Bol Baby Bol

Bol Baby Bol

Source: P. Winkler

You have an opportunity to make one bid on an object, whose value to its owner is, as far as you know, uniformly random between $0 and $100. What you do know is that you are so much better at operating the widget than he is, that its value to you is 80% greater than its value to him.

If you offer more than the widget is worth to the owner, he will sell it. But you get only one shot. How much should you bid?

Update (11/12/09)
Solution: (First solved by Jaadu)
Highlight the part between the * symbols for the answer.
* He should not bid (or bid 0$) !! Explanation in comments!! :) *

Comments

  1. You want to maximise Probability(you get the widget,you don't pay more than its worth to you)= Prob(you get it)*Prob(you don't pay more| you get it)
    Suppose you bid b.
    Prob(you get it)=b/100
    Prob(you don't pay more| you get it)=((b - b/1.8)/b)
    Therefore we need to maximise (b/100)*(b - b/1.8)/b)
    which is same as maximising b.
    So you should bid 100+epsilon.

    ReplyDelete
  2. Answer is 0 for this case.A much better question is what must be the value of bidding if two chance is allowed.In this case answer is 50 for first bidding and then 100 for the second bidding.

    ReplyDelete
  3. yo jaadu!!!

    correct answer!!
    Explanation:
    Suppose I bet $x and get the widget. So, the value of it for the owner would be $y, uniformly distributed between 0 and x. So, its value for me is $1.8y. Expected value for me is 1.8* Expected value of y = 1.8*x/2= 0.9x

    So, if I get, expected value of the widget for me is 0.9x$ paying x$.

    If x is less, i.e I am not getting it, I did not gain/lose anything.

    So, overall I am losing. So, I should not bid.

    For the question posed by Jaadu, I dont have any idea.
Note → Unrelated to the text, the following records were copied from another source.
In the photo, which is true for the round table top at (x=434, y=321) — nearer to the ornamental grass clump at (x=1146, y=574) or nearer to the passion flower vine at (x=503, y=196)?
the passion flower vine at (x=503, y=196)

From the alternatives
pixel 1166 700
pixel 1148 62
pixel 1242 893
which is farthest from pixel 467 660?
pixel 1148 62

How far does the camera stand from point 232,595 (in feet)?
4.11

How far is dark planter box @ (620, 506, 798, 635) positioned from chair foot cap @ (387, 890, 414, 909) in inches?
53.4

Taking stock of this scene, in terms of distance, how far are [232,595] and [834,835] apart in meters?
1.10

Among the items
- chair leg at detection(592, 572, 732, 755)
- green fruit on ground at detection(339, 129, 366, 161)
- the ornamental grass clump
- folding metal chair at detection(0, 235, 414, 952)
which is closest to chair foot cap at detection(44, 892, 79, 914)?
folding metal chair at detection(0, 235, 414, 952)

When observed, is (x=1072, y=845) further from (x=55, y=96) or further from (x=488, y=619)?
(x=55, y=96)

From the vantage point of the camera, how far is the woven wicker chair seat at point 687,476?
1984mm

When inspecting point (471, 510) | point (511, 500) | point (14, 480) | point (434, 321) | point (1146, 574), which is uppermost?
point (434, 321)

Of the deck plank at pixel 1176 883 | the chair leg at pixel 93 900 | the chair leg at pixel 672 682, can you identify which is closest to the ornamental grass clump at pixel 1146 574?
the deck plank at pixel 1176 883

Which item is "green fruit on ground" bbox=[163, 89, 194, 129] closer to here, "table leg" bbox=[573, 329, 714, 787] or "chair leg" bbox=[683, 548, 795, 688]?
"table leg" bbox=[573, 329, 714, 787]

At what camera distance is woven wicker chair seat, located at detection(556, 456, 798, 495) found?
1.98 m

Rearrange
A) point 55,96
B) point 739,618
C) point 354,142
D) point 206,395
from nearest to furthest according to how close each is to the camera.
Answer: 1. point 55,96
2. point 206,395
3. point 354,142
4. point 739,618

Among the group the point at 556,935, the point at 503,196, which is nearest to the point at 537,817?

Someone please help!!!

    ReplyDelete
    Replies
    1. I think here we're supposed to calculate expected payoff rather than expected value of Y. Please have a look at my approach
      E[Payoff] = P(Y exp payoff is -ve => dont buy

      I dont think calculating expected value of Y is a right approach (u're missing the x/100 part), kindly correct me if I'm wrong

      Delete
  4. @anonymous,
    who are you? :D

    You have a good approach.

    I am not able to see a mistake here!! Someone please find a mistake..
    :)

    ReplyDelete
  5. the problem with Anonymous solution is the assumption that the buyer needs to bye the widget even in case it is not worth it.He maximized the wrong thing

    ReplyDelete
  6. Right..

    He maximized the wrong thing..

    I dont care about what's the maximum probabality...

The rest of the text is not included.